Complete Pipeline: From Search to SQLite

Putting it all together -- a pipeline that searches for releases matching criteria, fetches their data, tracks prices over time, and identifies opportunities:

def run_pipeline(
    token: str,
    search_queries: list[str],
    db_path: str = "vinyl_market.db",
    proxy_url: str | None = None,
):
    client = DiscogsClient(token)
    conn = init_db(db_path)

    all_release_ids = set()

    for query in search_queries:
        print(f"Searching: {query}")
        page = 1
        while True:
            results = client.search_releases(query, page=page)
            for r in results.get("results", []):
                all_release_ids.add(r["id"])
            if page >= results.get("pagination", {}).get("pages", 1):
                break
            page += 1
            time.sleep(1)

    print(f"Tracking {len(all_release_ids)} releases")

    catalog = []
    for release_id in all_release_ids:
        try:
            stats = client.get_marketplace_stats(release_id)
            release_data = client.get_release(release_id)
            catalog.append({
                "release_id": release_id,
                "title": release_data.get("title"),
                "lowest_price": stats.get("lowest_price", {}).get("value"),
                "num_for_sale": stats.get("num_for_sale", 0),
            })
            time.sleep(1)
        except Exception as e:
            print(f"  Error for {release_id}: {e}")

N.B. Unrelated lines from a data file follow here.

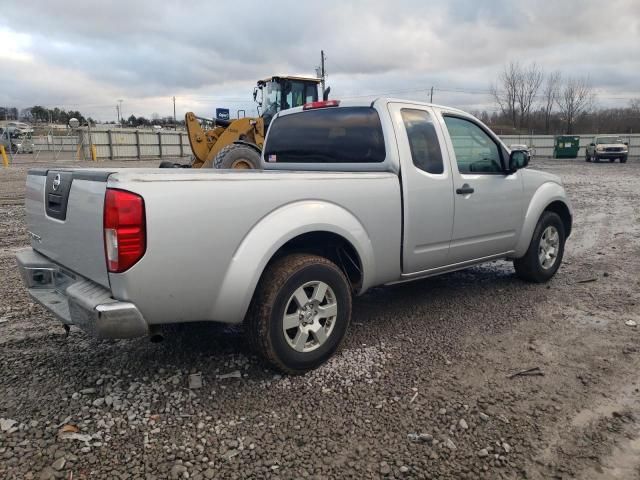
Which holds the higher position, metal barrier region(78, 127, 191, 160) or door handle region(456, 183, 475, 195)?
metal barrier region(78, 127, 191, 160)

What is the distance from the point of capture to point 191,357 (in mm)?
3721

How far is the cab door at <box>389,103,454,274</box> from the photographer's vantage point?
4090 mm

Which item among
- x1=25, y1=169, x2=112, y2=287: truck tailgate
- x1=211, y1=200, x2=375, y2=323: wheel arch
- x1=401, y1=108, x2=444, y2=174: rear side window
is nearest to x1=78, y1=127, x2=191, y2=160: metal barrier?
x1=25, y1=169, x2=112, y2=287: truck tailgate

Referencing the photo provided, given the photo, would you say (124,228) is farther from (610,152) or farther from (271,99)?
(610,152)

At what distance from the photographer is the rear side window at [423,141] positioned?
4.26 m

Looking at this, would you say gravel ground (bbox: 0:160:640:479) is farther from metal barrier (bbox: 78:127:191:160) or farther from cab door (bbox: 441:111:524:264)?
metal barrier (bbox: 78:127:191:160)

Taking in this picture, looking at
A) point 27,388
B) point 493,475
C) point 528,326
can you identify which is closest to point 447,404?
point 493,475

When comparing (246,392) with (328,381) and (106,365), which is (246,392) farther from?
(106,365)

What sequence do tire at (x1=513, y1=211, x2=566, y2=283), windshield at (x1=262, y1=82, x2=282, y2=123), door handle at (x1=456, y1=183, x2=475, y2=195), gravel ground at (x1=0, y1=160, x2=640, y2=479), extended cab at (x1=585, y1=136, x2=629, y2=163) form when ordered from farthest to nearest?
extended cab at (x1=585, y1=136, x2=629, y2=163)
windshield at (x1=262, y1=82, x2=282, y2=123)
tire at (x1=513, y1=211, x2=566, y2=283)
door handle at (x1=456, y1=183, x2=475, y2=195)
gravel ground at (x1=0, y1=160, x2=640, y2=479)

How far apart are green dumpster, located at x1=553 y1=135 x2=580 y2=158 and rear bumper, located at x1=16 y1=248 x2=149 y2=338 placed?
1827 inches

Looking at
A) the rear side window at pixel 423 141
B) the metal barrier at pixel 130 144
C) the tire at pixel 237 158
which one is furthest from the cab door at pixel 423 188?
the metal barrier at pixel 130 144

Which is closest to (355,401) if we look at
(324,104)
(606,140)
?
(324,104)

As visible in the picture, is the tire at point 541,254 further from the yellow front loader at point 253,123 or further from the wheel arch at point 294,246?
the yellow front loader at point 253,123

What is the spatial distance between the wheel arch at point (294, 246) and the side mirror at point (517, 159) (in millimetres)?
2068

    record_prices(conn, catalog)

    drops = find_price_drops(conn, drop_pct=15.0)
    print(f"\\nPrice drops (>=15%):")
    for d in drops[:10]:
        print(f"  {d['title']}: ${d['old_price']} -> ${d['new_price']} ({d['drop_pct']}% drop)")

    conn.close()


# Run daily with cron
run_pipeline(
    token="YOUR_TOKEN",
    search_queries=["first pressing jazz", "audiophile 180g", "original press soul"],
    proxy_url="http://user:[email protected]:9000",
)

Handling Rate Limits Gracefully

At 60 requests per minute, you need to be careful when combining API and web scraping:

import time
from functools import wraps

def rate_limited(max_per_minute: int):
    \"\"\"Decorator to rate-limit a function.\"\"\"
    min_interval = 60.0 / max_per_minute
    last_called = [0.0]

    def decorator(func):
        @wraps(func)
        def wrapper(*args, **kwargs):
            elapsed = time.time() - last_called[0]
            wait = min_interval - elapsed
            if wait > 0:
                time.sleep(wait)
            result = func(*args, **kwargs)
            last_called[0] = time.time()
            return result
        return wrapper
    return decorator


@rate_limited(50)  # Stay under the 60/min limit
def safe_get_stats(client, release_id):
    return client.get_marketplace_stats(release_id)

Use Cases and What to Build With This Data

Discogs data supports several practical applications:

Price alert system: Monitor specific releases and send notifications when the lowest price drops below a threshold. Collectors use this to buy at market lows.

Pressing comparison tool: For any master release, show all pressing variants sorted by price. A Japanese pressing might be $200 while a UK pressing of the same master is $45.

Dealer inventory valuation: Record stores and estate sale buyers can quickly estimate collection value by cross-referencing with Discogs marketplace data.

Genre trend analysis: Track average prices by genre and decade over time. Identifying which sub-genres are trending before they get mainstream attention is where serious resellers make money.

Want list demand prediction: Releases with high want/have ratios and low current supply tend to appreciate. Building a scoring model on this data can surface buying opportunities.

Run this daily with a cron job and you will have a solid dataset for spotting underpriced records or tracking market trends across pressings. The API's 60 requests/minute is enough to track several hundred releases per run without any issues.